I'm well. It was a snow day (no work) today so I went out for Minca ramen, then stayed home and cooked/baked, watched a movie.
I had a long talk with Tim after workshop this past week, and we talked about my feelings about my writing/poetry--and he really tried very hard to help me "get to the bottom of it." We devised a plan for me to refocus/realign my writing sensibilities and to get me on the track that I want. He's been really happy with what I've been writing, but understood my concerns and wants me to be happy with what I'm producing.
I'm so grateful for his grace and understanding. That he cares enough to work through this issue I've been having. He read a few poems to me during our meeting (model poems with the kind of 'thinking' that he thinks I should try out--Stevens, Yeats, and Frost). I left the meeting (out into the hard falling snow) with a feeling of reassurance and comfort.

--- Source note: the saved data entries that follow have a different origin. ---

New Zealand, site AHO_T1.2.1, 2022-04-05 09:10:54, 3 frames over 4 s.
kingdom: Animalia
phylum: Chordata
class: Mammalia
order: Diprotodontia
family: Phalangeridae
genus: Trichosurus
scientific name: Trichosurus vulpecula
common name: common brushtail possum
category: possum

On my 15 minute break during my 4 hour workshop, I went out into a snow-covered lawn area--it was unmarked by tracks, and I stomped my way in the fresh powder, and plopped down in the middle of it. Sat in the dark, staring at the tree, the falling snow, lit by the lamp. Watched the snow grow heavy on the boughs. And noticed how they fell in clods around me.
Thank you for the music. I dream of Montauk with a turf of snow.